Nestlé has announced that it will use the Nutri-score nutrition labelling in Austria, Belgium, France, Germany and Switzerland, starting in the first half of 2020. It follows the food giant’s announcement in June this year of its support for the labelling scheme in Europe.
The Swiss company will now implement Nutri-score across brands of its wholly-owned businesses over a two-year period. In total, more than 5,000 products in the five countries will feature Nutri-score.
Cereal Partners Worldwide, the international breakfast venture between Nestlé and General Mills, will also implement Nutri-score on its product packaging in the same countries.
Marco Settembri, CEO of Nestlé for Europe, Middle East and North Africa said: "Our ambition is to have one of the healthiest options in every product category we offer. Nutri-score will motivate us and help track our progress. I am proud that Nestlé is the first company to roll out Nutri-score at this scale in Europe. We now want to move quickly as we are sure this is the right way forward."
David Clark, President and CEO of Cereal Partners Worldwide added: "Our pursuit of a better breakfast is never finished. As leaders in the breakfast cereal sector, we can help everyone have a healthy, nutritious, and tasty start to the day with our cereals. Our consumers are at the heart of this quest – past, present, and future. That’s why we’re using Nutri-score to guide the development and communication of the nutritional value of our products."
Nestlé brands to feature Nutri-score include plant-based products from Garden Gourmet, Nesquik chocolate-flavoured milk, Buitoni pizzas, Nescafé coffee, Maggi culinary products and KitKat chocolate. Cereal Partners Worldwide will use Nutri-score on its breakfast cereals, including Fitness and Chocapic. Some products such as infant formula are out of scope or fall under separate regulations.
BEUC, the European Consumer Organisation, said the decision would assist in the region’s attempts to tackle its obesity crisis. Earlier this year the BEUC network launched a petition demanding the European Commission make Nutri-score mandatory across Europe.
Monique Goyens, Director-General of BEUC said: "Research conducted in several countries demonstrate that Nutri-score is currently the best-performing scheme in aiding consumers to make healthier choices. Therefore, we consider Nutri-score to be a major tool to contribute to tackling the obesity crisis.”
Nestlé's Settembri added: "With Nutri-score, we want to enable people to make informed decisions for healthier diets. We are also speeding up the transformation of our products and launching more products that have a better environmental footprint and contribute to a balanced diet. This includes more plant-based food and beverage options."

> [Work order A]:
Answer these questions using the Nutri-score article.
(i) How many products in the five countries will carry Nutri-score in total?
(ii) Which two breakfast cereals are named as ones that will carry Nutri-score?
(iii) What did the BEUC network's petition demand?
> [Work order B]: Quote the Nutri-score article from "David Clark, President" up to and including "under separate regulations.".
> [Work order C]: Continue the Nutri-score article from where it stops.
The material after the Nutri-score article is separate from it.

> [Extracted records]:
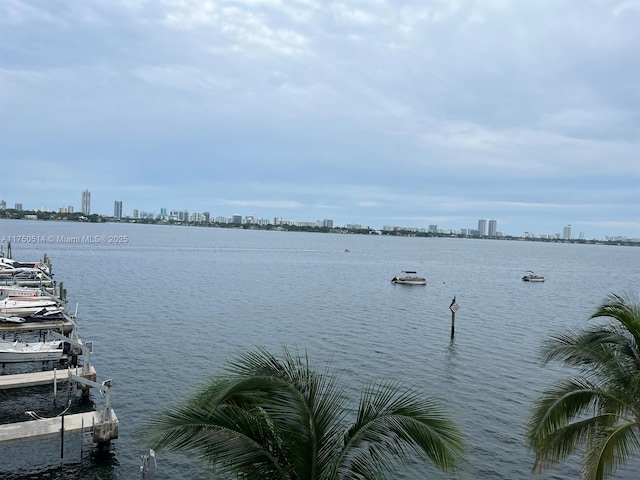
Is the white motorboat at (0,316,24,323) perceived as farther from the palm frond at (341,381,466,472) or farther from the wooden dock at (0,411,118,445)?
the palm frond at (341,381,466,472)

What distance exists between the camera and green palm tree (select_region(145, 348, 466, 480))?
23.7ft

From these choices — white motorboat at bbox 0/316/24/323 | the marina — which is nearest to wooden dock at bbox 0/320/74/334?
the marina

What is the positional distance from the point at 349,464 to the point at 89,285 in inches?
2664

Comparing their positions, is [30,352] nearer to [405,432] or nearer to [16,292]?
[16,292]

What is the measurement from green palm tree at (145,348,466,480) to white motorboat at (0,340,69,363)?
26.6 metres

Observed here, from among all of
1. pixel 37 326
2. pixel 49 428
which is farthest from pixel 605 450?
pixel 37 326

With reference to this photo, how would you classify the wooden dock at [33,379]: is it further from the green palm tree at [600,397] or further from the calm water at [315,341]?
the green palm tree at [600,397]

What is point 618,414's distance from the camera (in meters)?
10.8

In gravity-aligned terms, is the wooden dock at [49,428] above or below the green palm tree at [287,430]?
below

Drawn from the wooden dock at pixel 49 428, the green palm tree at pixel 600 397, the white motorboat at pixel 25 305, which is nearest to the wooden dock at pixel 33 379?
the wooden dock at pixel 49 428

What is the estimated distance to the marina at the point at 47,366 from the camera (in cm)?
1895

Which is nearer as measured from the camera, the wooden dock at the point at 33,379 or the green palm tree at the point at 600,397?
the green palm tree at the point at 600,397

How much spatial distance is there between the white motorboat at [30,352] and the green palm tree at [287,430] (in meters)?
26.6

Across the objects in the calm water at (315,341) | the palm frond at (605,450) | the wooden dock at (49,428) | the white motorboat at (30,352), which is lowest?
the calm water at (315,341)
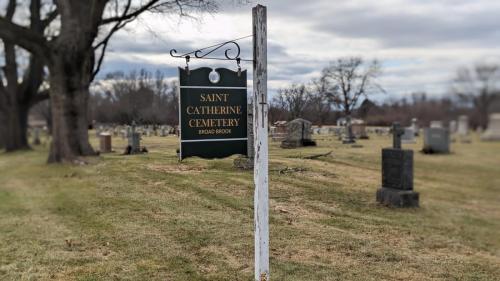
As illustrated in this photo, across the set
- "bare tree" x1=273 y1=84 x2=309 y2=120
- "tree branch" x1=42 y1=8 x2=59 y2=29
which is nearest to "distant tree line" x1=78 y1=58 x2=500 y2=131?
"bare tree" x1=273 y1=84 x2=309 y2=120

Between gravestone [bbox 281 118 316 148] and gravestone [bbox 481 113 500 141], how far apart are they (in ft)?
11.7

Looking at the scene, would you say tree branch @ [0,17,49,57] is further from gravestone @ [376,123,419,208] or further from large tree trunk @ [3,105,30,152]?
large tree trunk @ [3,105,30,152]

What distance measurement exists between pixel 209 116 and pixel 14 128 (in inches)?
991

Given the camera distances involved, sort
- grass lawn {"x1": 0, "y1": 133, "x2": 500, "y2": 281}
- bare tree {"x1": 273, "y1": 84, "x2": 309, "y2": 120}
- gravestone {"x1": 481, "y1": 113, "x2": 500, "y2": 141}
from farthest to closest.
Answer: bare tree {"x1": 273, "y1": 84, "x2": 309, "y2": 120} → grass lawn {"x1": 0, "y1": 133, "x2": 500, "y2": 281} → gravestone {"x1": 481, "y1": 113, "x2": 500, "y2": 141}

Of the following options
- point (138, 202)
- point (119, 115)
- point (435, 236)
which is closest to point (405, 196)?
point (435, 236)

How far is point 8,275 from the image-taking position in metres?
4.94

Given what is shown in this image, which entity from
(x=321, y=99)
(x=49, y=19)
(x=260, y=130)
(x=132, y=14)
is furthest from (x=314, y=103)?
(x=49, y=19)

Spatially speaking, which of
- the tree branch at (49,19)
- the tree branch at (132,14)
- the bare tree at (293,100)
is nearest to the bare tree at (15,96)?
the tree branch at (49,19)

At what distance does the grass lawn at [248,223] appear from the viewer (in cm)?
511

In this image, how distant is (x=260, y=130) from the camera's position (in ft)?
13.9

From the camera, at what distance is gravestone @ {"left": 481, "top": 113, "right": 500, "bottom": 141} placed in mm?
3188

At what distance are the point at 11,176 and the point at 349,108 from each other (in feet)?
32.6

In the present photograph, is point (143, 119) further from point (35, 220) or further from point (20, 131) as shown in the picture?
point (20, 131)

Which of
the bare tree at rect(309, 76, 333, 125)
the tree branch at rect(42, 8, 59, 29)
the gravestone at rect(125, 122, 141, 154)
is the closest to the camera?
the gravestone at rect(125, 122, 141, 154)
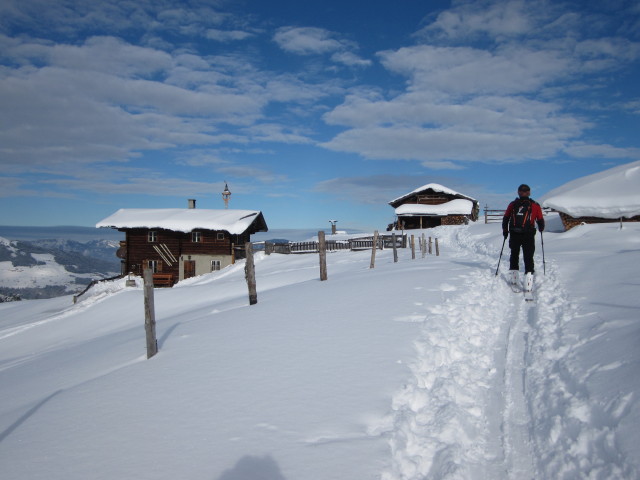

> [Your response A]:
(i) More than 5,000 products.
(ii) Fitness and Chocapic.
(iii) That the European Commission make Nutri-score mandatory across Europe.

> [Your response B]:
David Clark, President and CEO of Cereal Partners Worldwide added: "Our pursuit of a better breakfast is never finished. As leaders in the breakfast cereal sector, we can help everyone have a healthy, nutritious, and tasty start to the day with our cereals. Our consumers are at the heart of this quest – past, present, and future. That’s why we’re using Nutri-score to guide the development and communication of the nutritional value of our products."
Nestlé brands to feature Nutri-score include plant-based products from Garden Gourmet, Nesquik chocolate-flavoured milk, Buitoni pizzas, Nescafé coffee, Maggi culinary products and KitKat chocolate. Cereal Partners Worldwide will use Nutri-score on its breakfast cereals, including Fitness and Chocapic. Some products such as infant formula are out of scope or fall under separate regulations.

> [Your response C]:
A contentious solution to the region’s obesity crisis
The Nutri-score system of displaying the nutritional value of food was developed in France and is being introduced to a number of other countries such as Belgium and Spain as Europe looks to combat its obesity crisis.
Germany’s food minister Julia Klöckner recently backed the system as Germany plans to establish a national voluntary food labelling scheme in the coming year. Her decision came after a long, often toxic debate in the country about clearer labelling of the sugar, fat and salt content in food.
Nutri-score classifies foods and beverages according to their nutritional profile by using a colour-coded system with a scale ranging from A (healthier choices) to E (less healthy choices).
According to Klöckner, the model itself will not solve the overweight problem, but it can make ‘a healthy choice the easy choice’.
“Nutri-score meets many of the requirements that formulate the consumer to an additional nutritional label,” she said. “It is at first glance detectable, easy to understand and uses the catchy, already learned colour world of a traffic light. The Nutri-score does not allow any conclusions about the composition of the nutritional values. Above all, consumers expect a summary rating that provides quick orientation. Further information can be found in the nutritional table and the list of ingredients.”
'Companies can play the system'
Critics complain the system discriminates against ‘healthy’ foods with a high-saturated content such as fish and olive oil. Some say the system is also susceptible to abuse from food companies wishing to mask potential health flaws in products.
“Producers of ultra-processed foods are able to engineer a way around the criteria because they can add a bit of fibre so they are able to tweak the scores, whereas producers of things like smoked salmon, cheese and ham can’t do that,” said Frederic Leroy, professor of food science and biotechnology at Vrije Universiteit.